> **What to work on**
Copy out lines with the word "this" from the material that follows.

> **Given data**
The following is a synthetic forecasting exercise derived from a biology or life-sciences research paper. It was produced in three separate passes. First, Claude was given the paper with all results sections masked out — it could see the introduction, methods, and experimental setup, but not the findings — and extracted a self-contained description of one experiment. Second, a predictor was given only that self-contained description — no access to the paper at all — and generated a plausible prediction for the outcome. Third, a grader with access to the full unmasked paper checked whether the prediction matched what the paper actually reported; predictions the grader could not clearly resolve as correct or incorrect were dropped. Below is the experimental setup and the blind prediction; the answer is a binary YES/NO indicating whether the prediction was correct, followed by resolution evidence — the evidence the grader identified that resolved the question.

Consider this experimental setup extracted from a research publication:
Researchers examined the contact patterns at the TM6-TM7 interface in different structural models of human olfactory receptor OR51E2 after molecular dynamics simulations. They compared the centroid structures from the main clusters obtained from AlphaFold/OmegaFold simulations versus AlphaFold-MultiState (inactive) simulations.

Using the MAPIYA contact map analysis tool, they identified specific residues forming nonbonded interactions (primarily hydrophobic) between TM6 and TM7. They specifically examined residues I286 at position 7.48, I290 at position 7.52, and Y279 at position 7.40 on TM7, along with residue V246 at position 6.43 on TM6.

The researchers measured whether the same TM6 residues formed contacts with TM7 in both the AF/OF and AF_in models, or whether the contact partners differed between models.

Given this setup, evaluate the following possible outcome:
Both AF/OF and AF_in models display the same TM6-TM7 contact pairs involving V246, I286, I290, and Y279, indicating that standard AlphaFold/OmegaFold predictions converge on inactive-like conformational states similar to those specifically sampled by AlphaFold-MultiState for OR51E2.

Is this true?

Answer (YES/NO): NO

> **Written reply**
Consider this experimental setup extracted from a research publication:
Given this setup, evaluate the following possible outcome:
Is this true?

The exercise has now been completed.